The input:
::::::::
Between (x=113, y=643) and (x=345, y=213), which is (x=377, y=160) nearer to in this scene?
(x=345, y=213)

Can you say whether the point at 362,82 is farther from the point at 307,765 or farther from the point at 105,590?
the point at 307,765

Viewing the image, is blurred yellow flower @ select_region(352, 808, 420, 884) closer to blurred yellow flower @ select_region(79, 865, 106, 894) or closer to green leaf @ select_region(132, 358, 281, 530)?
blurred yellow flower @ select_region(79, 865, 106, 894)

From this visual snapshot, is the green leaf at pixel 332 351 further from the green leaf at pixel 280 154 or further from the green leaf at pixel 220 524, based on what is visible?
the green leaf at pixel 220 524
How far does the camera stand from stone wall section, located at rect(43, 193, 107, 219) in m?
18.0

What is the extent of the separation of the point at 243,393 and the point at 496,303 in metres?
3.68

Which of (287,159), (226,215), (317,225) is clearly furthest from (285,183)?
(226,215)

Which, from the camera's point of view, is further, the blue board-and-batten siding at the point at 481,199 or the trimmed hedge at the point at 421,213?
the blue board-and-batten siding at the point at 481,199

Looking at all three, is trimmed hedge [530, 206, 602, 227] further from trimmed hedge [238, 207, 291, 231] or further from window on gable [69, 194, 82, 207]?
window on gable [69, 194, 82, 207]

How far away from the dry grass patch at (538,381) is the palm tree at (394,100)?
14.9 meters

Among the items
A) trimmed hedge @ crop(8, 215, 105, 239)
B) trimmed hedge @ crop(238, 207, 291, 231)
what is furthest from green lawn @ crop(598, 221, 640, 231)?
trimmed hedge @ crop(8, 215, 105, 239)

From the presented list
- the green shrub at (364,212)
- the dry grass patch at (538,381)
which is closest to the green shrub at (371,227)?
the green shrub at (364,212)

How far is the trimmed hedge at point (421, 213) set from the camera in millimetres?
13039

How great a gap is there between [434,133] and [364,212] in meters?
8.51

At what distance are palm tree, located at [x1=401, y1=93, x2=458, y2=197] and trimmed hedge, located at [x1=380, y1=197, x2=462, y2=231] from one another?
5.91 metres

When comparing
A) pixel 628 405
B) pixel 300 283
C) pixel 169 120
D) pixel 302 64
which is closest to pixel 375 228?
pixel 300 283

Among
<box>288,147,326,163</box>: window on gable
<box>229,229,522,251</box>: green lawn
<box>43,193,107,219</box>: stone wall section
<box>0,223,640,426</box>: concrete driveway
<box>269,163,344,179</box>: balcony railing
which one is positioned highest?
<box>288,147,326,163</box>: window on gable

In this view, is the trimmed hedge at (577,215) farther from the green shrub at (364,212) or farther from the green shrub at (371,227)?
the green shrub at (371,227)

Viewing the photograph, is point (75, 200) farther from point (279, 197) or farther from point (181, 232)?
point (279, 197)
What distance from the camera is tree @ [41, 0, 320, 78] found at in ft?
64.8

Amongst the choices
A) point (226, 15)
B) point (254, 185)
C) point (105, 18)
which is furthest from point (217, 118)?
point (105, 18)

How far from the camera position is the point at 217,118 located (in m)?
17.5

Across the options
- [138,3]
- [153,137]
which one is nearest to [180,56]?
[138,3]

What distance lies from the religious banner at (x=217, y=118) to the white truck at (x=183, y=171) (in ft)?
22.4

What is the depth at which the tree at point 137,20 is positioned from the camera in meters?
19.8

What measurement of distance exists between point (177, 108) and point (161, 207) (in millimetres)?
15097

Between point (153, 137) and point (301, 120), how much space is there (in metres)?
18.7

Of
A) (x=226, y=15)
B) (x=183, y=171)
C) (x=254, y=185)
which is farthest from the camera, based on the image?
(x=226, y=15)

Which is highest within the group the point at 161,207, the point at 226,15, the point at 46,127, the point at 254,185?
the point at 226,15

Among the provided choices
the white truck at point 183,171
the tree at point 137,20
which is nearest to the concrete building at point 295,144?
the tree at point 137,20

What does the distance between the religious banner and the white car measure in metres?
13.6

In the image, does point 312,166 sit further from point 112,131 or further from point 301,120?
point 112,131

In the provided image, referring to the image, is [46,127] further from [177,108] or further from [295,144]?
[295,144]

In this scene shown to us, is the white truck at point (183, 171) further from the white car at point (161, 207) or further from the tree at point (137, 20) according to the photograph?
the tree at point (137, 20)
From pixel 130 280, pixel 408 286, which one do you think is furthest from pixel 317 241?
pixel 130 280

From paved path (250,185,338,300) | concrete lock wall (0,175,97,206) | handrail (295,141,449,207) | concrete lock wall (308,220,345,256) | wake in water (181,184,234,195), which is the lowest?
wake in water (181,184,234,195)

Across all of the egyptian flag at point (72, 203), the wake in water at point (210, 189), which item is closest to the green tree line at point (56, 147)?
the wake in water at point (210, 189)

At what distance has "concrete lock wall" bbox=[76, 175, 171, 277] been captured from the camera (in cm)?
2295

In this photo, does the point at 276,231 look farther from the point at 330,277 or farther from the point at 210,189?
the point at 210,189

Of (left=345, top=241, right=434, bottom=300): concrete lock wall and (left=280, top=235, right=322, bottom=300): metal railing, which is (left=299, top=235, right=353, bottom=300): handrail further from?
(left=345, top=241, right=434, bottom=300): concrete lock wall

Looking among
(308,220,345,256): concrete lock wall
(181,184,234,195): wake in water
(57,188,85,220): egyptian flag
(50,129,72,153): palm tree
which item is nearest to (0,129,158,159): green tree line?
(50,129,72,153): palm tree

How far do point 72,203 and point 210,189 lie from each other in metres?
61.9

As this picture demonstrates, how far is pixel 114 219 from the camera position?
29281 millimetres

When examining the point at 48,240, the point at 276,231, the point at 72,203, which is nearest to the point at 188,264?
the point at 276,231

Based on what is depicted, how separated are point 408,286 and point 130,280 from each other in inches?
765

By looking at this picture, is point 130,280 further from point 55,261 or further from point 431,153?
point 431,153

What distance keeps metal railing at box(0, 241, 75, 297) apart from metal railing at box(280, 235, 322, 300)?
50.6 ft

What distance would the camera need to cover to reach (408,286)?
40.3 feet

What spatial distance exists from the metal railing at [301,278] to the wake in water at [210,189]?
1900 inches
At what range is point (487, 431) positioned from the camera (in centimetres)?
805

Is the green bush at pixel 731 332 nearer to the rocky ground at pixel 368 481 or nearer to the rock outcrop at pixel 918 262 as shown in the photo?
::::::::
Written exercise: Print the lines without any change, starting at the line that contains "What distance would" and stopping after the final line.

Complete answer:
What distance would the camera need to cover to reach (408,286)?
40.3 feet

What spatial distance exists from the metal railing at [301,278] to the wake in water at [210,189]?
1900 inches
At what range is point (487, 431) positioned from the camera (in centimetres)?
805

Is the green bush at pixel 731 332 nearer to the rocky ground at pixel 368 481 or nearer to the rock outcrop at pixel 918 262 as shown in the photo?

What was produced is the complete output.